▸ PROVIDED ENTRIES
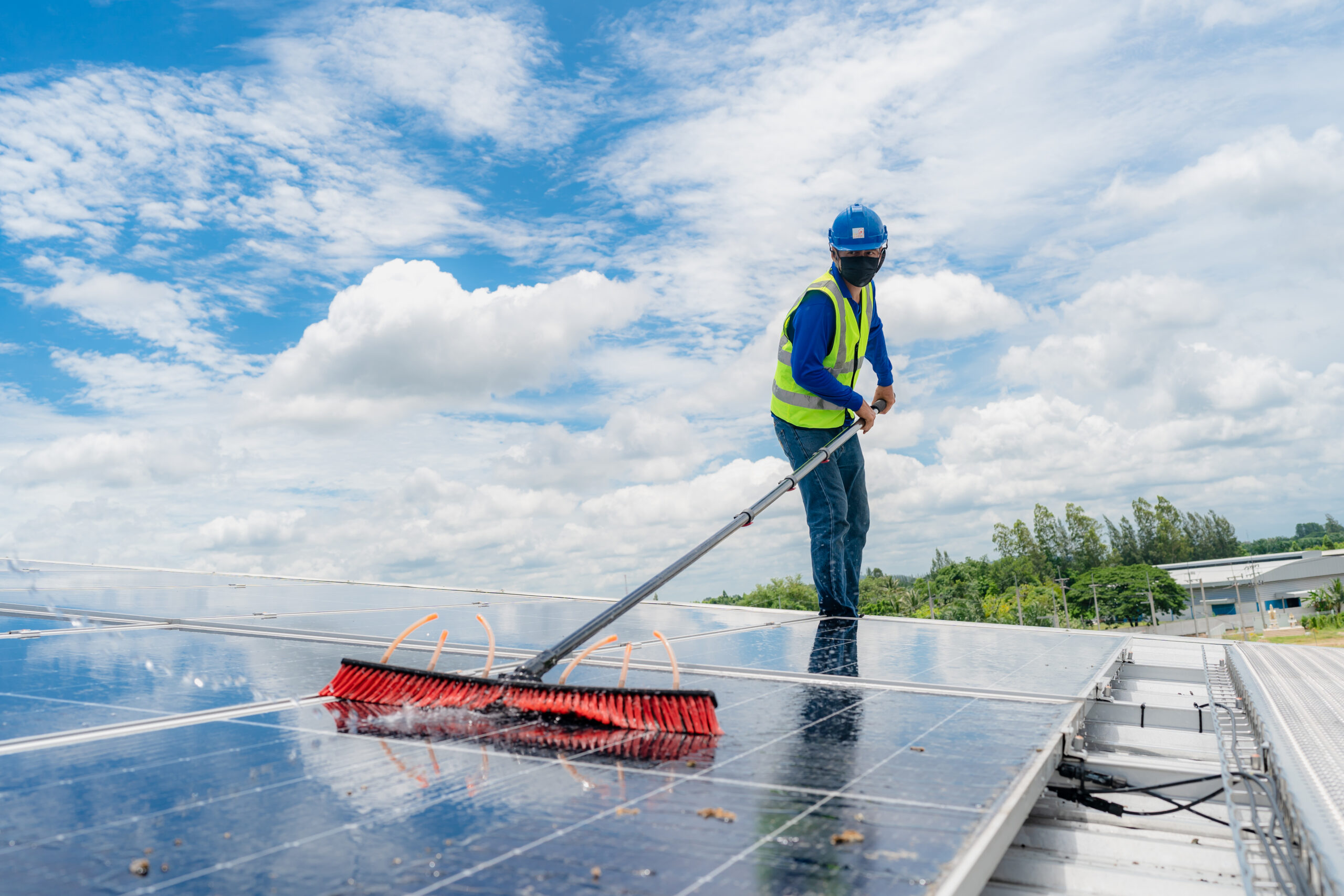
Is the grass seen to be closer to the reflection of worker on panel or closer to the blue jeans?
the blue jeans

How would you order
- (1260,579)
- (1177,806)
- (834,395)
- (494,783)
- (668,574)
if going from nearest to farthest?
1. (494,783)
2. (1177,806)
3. (668,574)
4. (834,395)
5. (1260,579)

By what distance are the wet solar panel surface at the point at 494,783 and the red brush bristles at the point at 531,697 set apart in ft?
0.26

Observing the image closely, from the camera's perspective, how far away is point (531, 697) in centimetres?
282

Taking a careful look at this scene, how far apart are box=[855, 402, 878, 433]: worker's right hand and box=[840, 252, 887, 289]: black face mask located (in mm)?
911

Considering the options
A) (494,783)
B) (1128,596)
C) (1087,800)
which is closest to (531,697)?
(494,783)

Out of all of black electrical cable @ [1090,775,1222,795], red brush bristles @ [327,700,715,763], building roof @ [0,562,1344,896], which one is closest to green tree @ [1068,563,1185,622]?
building roof @ [0,562,1344,896]

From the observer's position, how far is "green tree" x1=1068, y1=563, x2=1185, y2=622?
105m

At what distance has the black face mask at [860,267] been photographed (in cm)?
635

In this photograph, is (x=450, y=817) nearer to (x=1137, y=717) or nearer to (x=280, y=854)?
(x=280, y=854)

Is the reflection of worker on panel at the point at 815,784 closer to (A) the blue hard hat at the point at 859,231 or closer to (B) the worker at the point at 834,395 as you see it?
(B) the worker at the point at 834,395

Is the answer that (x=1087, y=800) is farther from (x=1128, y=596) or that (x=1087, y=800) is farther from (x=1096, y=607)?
(x=1128, y=596)

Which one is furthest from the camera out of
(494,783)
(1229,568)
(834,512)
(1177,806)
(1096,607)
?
(1229,568)

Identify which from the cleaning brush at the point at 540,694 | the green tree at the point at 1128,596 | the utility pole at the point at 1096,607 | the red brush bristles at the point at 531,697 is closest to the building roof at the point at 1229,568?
the green tree at the point at 1128,596

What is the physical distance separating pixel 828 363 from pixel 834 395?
1.14 ft
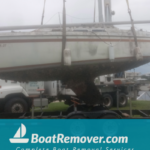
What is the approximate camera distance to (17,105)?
15.0 ft

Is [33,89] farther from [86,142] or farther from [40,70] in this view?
[86,142]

▸ TASK DETAILS
Copy out every item above word for word, leaving out the pictures.

▸ WRITTEN RESPONSE
Is the grass seen to be closer to the reflection of worker on panel or closer to the blue jeans?
the blue jeans

How would you order
- (1260,579)
- (1177,806)
- (834,395)
- (494,783)
- (668,574)
if going from nearest to farthest?
1. (494,783)
2. (1177,806)
3. (668,574)
4. (834,395)
5. (1260,579)

By what distance are the wet solar panel surface at the point at 494,783 and the red brush bristles at the point at 531,697 set apart in ft?
0.26

Observing the image closely, from the camera's perspective, how far away is point (531, 697) in centimetres?
282

Taking a careful look at this scene, how far apart are box=[855, 402, 878, 433]: worker's right hand and box=[840, 252, 887, 289]: black face mask located (in mm)?
911

Considering the options
A) (494,783)
B) (1128,596)
C) (1087,800)
which is closest to (531,697)?
(494,783)

Out of all of black electrical cable @ [1090,775,1222,795], red brush bristles @ [327,700,715,763], building roof @ [0,562,1344,896], which one is closest to green tree @ [1068,563,1185,622]?
building roof @ [0,562,1344,896]

From the observer's position, how far is "green tree" x1=1068, y1=563, x2=1185, y2=622?
105m

At what distance has the black face mask at [860,267] been photographed (in cm)?
635

In this photograph, is (x=450, y=817) nearer to (x=1137, y=717) or nearer to (x=280, y=854)?
(x=280, y=854)

Is the reflection of worker on panel at the point at 815,784 closer to (A) the blue hard hat at the point at 859,231 or closer to (B) the worker at the point at 834,395 as you see it?
(B) the worker at the point at 834,395

Is the answer that (x=1087, y=800) is farther from (x=1128, y=596) or that (x=1087, y=800) is farther from (x=1096, y=607)?
(x=1128, y=596)

Which one is furthest from the camera out of
(494,783)
(1229,568)
(834,512)
(1177,806)
(1096,607)
?
(1229,568)

Identify which from the cleaning brush at the point at 540,694 | the green tree at the point at 1128,596 | the utility pole at the point at 1096,607 | the red brush bristles at the point at 531,697 is closest to the building roof at the point at 1229,568?
the green tree at the point at 1128,596

What is the physical distance separating pixel 828 363 from pixel 834 395?
1.14 ft
What is the approximate camera distance to (17,105)?
15.0 ft

Is [33,89] farther from [86,142] or farther from [40,70] in this view?
[86,142]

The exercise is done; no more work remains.